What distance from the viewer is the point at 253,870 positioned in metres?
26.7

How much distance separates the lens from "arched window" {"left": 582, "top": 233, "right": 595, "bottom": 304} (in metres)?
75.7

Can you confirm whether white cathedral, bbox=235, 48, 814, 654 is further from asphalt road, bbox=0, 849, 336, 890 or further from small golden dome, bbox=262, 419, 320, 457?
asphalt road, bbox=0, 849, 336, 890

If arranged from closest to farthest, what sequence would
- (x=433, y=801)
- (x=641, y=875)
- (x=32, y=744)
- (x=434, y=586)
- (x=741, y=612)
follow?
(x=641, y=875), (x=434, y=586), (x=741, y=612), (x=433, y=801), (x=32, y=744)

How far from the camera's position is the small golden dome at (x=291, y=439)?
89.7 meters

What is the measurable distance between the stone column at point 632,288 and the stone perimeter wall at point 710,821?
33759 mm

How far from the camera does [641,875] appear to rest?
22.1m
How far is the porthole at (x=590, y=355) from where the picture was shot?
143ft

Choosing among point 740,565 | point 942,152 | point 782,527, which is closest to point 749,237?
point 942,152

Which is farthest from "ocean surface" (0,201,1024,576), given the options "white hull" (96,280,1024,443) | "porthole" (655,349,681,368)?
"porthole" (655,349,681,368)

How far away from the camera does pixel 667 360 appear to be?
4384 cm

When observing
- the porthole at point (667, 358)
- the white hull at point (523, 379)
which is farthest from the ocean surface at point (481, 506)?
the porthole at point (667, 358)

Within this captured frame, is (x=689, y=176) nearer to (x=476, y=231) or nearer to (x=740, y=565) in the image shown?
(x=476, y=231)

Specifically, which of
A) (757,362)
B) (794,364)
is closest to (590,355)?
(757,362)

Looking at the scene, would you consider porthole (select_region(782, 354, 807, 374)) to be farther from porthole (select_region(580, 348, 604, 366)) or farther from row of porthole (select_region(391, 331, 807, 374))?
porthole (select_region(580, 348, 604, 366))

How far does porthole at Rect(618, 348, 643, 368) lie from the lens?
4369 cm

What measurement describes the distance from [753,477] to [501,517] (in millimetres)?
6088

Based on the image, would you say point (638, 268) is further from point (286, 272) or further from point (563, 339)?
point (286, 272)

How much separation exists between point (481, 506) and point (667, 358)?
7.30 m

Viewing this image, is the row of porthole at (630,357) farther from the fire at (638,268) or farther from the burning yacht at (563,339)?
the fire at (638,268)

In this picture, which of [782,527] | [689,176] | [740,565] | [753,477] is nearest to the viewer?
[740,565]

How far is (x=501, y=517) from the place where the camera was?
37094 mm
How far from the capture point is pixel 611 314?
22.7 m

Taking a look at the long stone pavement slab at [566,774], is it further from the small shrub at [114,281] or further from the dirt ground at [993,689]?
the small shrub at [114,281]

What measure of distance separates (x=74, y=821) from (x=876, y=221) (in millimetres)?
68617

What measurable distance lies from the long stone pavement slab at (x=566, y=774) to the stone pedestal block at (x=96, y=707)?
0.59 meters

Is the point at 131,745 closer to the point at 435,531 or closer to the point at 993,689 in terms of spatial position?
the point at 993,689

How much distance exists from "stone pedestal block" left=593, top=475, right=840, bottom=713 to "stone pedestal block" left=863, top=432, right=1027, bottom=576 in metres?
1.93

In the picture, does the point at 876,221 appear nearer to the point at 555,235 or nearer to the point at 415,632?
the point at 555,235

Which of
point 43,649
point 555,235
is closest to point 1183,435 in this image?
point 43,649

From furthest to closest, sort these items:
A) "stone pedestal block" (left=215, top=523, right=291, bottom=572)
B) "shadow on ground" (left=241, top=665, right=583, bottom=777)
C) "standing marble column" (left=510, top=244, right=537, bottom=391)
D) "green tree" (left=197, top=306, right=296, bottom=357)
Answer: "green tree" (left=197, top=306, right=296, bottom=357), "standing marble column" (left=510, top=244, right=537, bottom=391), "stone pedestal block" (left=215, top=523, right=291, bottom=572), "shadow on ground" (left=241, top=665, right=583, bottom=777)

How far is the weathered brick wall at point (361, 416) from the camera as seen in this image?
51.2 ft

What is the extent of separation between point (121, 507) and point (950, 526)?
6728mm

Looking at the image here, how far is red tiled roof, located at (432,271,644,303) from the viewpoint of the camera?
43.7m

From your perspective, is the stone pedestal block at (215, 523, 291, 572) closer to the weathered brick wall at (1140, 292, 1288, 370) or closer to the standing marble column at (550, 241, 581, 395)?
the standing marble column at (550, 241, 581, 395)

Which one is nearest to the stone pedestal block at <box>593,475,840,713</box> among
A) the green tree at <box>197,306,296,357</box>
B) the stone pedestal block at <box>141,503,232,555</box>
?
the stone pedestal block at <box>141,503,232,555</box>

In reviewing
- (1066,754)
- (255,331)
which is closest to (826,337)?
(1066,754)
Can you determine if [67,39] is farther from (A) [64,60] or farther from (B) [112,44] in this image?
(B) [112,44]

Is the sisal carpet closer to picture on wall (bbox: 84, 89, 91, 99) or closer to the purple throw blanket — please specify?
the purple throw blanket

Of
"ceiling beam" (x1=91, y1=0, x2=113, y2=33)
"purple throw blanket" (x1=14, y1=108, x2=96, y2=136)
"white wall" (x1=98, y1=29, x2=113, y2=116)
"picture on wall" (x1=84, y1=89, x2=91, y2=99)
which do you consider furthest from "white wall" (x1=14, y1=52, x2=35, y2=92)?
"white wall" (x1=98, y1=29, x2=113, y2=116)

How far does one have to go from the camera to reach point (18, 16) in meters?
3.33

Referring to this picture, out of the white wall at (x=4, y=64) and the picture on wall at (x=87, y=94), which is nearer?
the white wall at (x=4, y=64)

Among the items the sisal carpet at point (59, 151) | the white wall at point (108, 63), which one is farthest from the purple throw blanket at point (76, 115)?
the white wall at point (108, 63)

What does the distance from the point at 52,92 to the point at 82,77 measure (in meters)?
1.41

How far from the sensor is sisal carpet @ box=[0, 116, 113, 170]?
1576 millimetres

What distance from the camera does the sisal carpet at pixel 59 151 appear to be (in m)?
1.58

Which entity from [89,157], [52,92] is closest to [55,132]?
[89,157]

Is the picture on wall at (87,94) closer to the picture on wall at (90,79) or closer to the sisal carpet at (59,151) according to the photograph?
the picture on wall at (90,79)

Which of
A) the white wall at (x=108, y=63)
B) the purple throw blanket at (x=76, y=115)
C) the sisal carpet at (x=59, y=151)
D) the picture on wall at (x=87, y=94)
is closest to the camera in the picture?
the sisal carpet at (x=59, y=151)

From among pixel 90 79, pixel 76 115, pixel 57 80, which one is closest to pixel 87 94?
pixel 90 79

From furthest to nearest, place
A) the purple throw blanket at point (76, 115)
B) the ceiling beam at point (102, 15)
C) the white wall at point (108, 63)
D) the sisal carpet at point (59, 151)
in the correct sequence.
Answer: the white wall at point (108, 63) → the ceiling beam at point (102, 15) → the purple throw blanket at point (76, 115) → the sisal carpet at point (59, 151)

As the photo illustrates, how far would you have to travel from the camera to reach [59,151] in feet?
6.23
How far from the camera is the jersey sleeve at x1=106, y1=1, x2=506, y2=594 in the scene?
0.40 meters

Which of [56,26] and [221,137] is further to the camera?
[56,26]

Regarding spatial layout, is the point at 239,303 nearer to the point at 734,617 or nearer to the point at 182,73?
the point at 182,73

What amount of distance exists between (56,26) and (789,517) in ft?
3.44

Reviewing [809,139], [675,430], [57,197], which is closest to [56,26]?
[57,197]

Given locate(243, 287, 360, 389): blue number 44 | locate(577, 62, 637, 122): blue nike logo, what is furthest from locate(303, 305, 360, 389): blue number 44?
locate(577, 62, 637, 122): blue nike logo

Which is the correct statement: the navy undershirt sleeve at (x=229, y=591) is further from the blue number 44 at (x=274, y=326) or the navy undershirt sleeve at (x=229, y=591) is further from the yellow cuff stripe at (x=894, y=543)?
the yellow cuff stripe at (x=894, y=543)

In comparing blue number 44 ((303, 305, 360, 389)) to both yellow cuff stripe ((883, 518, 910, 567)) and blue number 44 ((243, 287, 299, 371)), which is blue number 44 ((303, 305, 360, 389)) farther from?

--

**El problema**
Reproduce sin ningún cambio las líneas de las entradas de arriba, comenzando por la línea que contiene "Which is the" y siguiendo hasta el final de las entradas, con ambos extremos incluidos.

**Resultado obtenido**
Which is the correct statement: the navy undershirt sleeve at (x=229, y=591) is further from the blue number 44 at (x=274, y=326) or the navy undershirt sleeve at (x=229, y=591) is further from the yellow cuff stripe at (x=894, y=543)?
the yellow cuff stripe at (x=894, y=543)

In comparing blue number 44 ((303, 305, 360, 389)) to both yellow cuff stripe ((883, 518, 910, 567)) and blue number 44 ((243, 287, 299, 371)), which is blue number 44 ((303, 305, 360, 389)) farther from?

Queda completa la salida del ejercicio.